-- Information provided follows --
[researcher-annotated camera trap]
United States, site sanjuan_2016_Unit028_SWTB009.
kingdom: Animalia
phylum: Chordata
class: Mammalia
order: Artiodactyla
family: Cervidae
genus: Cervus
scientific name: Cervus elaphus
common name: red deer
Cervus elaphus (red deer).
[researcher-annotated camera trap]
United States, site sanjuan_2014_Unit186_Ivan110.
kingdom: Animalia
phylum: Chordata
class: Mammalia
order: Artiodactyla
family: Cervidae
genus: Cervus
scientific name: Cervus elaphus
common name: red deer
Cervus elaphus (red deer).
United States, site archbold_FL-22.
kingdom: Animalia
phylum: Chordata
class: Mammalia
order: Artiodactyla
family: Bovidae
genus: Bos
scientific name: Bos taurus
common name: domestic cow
-- Information provided concluded --
-- Information provided follows --
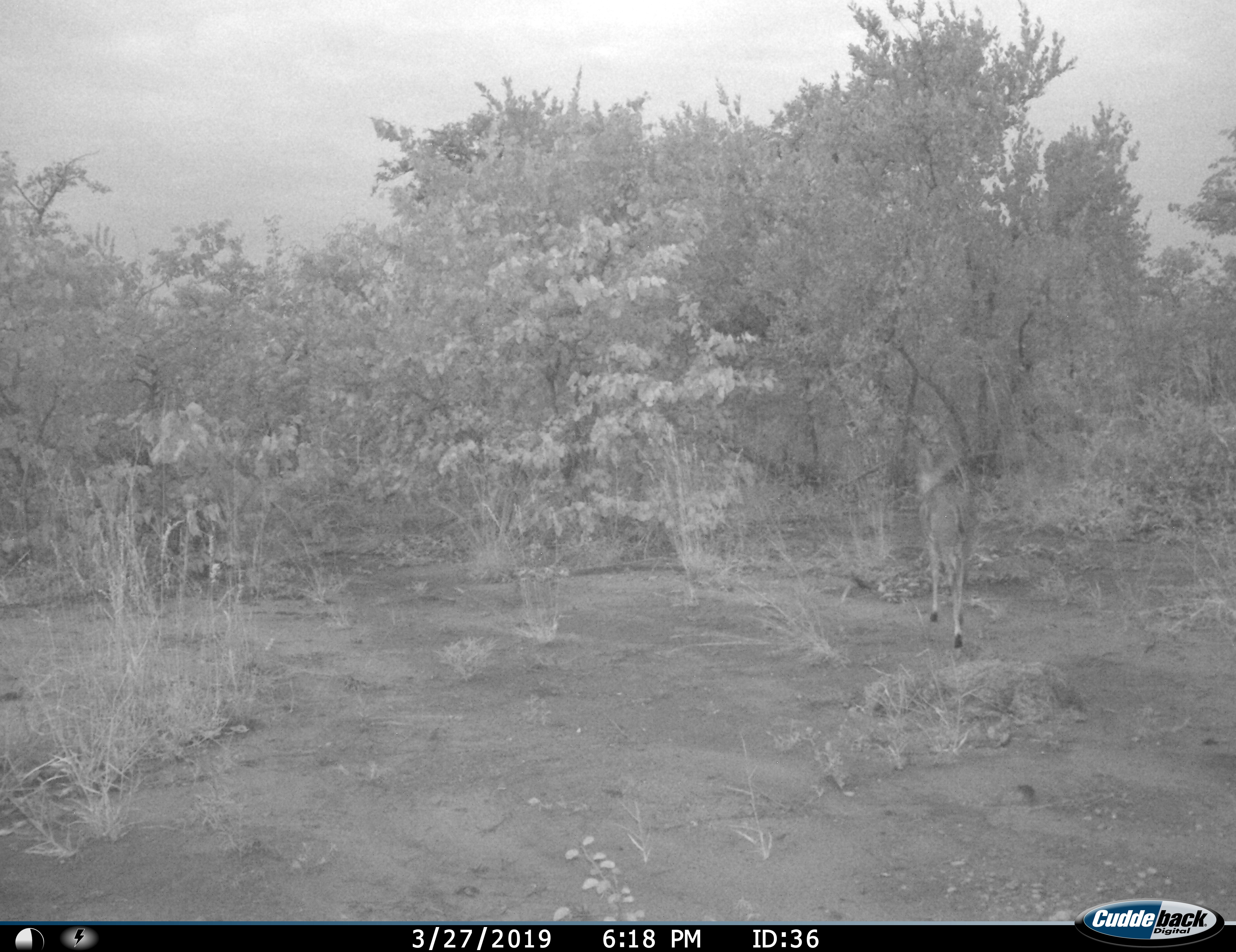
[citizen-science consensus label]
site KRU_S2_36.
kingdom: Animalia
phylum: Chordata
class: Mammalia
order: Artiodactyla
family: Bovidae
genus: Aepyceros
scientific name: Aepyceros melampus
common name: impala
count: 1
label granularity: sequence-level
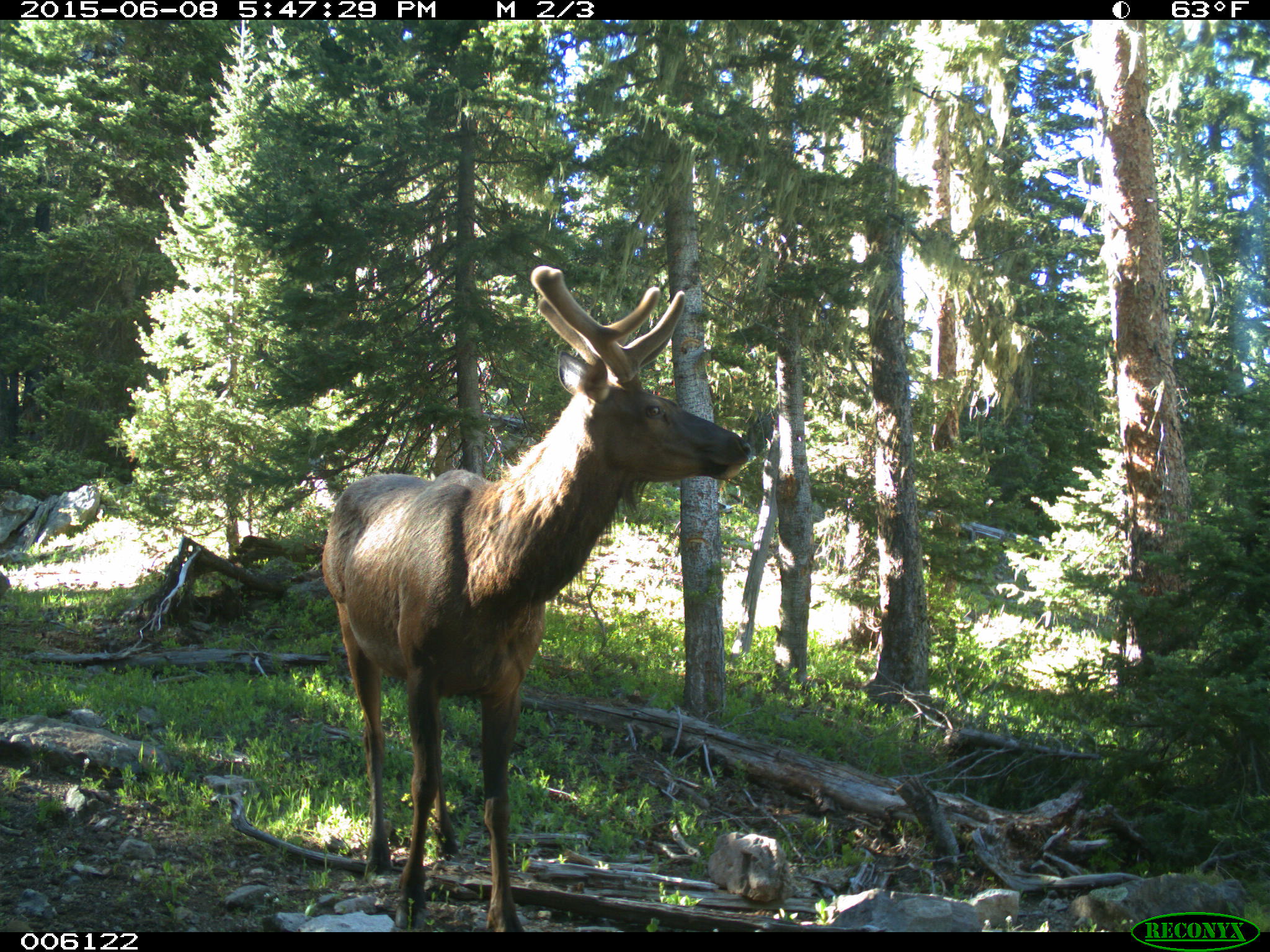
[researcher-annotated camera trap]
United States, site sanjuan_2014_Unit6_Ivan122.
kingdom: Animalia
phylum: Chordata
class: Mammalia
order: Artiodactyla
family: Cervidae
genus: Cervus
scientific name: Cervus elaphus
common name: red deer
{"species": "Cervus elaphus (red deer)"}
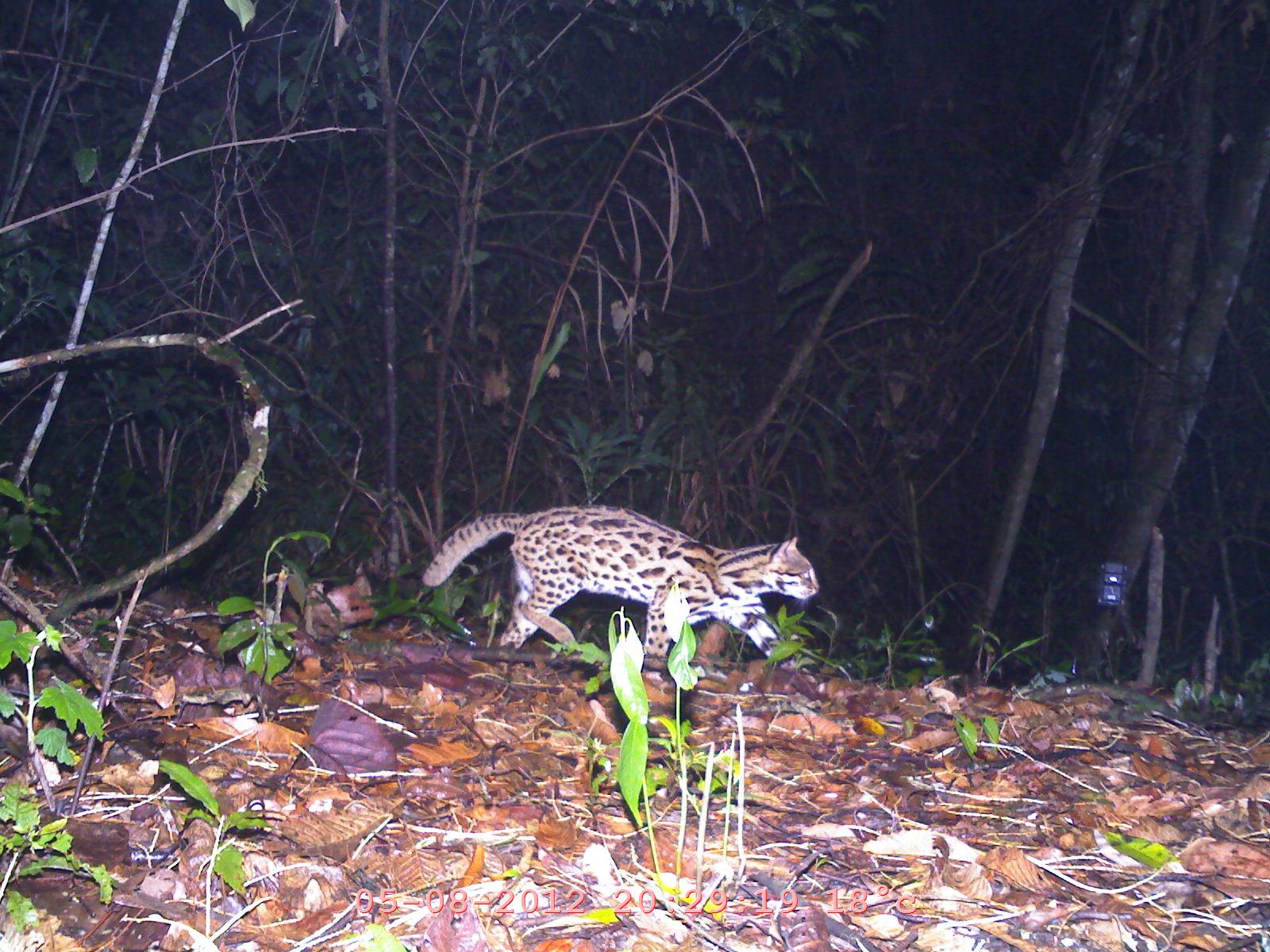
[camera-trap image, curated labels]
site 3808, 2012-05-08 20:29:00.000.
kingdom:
-- Information provided concluded --
-- Information provided follows --
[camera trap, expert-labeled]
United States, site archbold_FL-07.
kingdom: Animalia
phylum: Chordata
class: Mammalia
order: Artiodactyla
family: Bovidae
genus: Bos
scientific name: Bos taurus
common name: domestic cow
-- Information provided concluded --
_Task item_
Your reply should consist solely of the number of lines above that contain the word "site".

_Answer to this task_
7